What have you done upon learning you had a serious illness? Think about what you would do if you received a diagnosis of a disease, which path you would take at the fork in the road of life.  Share your thoughts in the comments and either you disagree or agree,  that's ok, debate is good for the soul.. and stay tuned for Part 2 of this discussion next week. You know I have more to say on this!


Wednesday, March 4, 2015

8 years and holding CLL Stage Zero

You may know me as the former blogger on 'Debbie Does Raw' or even my second incarnation as 'Grass Fed Momma'.  Those were different times, and I am still here. Yep. Still alive and well.
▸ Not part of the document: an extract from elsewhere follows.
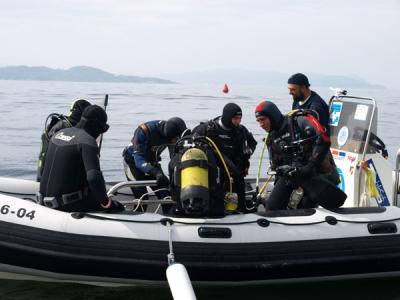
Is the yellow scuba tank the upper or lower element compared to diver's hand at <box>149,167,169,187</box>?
upper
    As I head into my eighth year since that fateful meetup with a very large biopsy needle, I am feeling pretty great actually. I see my oncologist every six months and my last blood test was the best ever. Yes, Ever. Since diagnosis in April of 2007 where the white blood cell count hovered around 17k ( normal is 4-10k) this was my best yet. In October of 2014 my white count was 12.9, as close to 'normal' as I have been.
That does not mean I am 'cured' nor does it count as remission but it does mean that my cancer is not progressing at all and that is a very good thing.

  So, how does this effect my daily life? Not that much. I do get tired but I am an older lady now, 56 in May. I am active but not as manic as I used to be thanks to figuring out that all that spinning, weight lifting for hours and running lots of hills was not really better for me. I have to give big ups to Matt Stone of the infamous 180 Degree Health for a lot of my changes for the better. That includes eating a lot more variety of foods and relaxing about food in general. Not the material for a best seller perhaps, but the truth. Some odd bruises pop up here and there, I probably sleep more than the average bear but all in all, if I had not had that biopsy I would still not know that I have CLL.
CLL Cells in Bone Marrow

   I work full time from home, walk my dog a lot, lift some weights, do a bit of this and that. But writing has always been my thing, my favorite next to reading. The urge to write, share, converse on life and all it's crazy loops and turns is pulling on me hardcore. So here I am. And I hope you join me here as well and share your crazy straw of a life with me and everyone else. We need that. Otherwise it's just so lonely to be in the world.
Thank Goodness for my friends and family, they keep me in line and from really being nuts.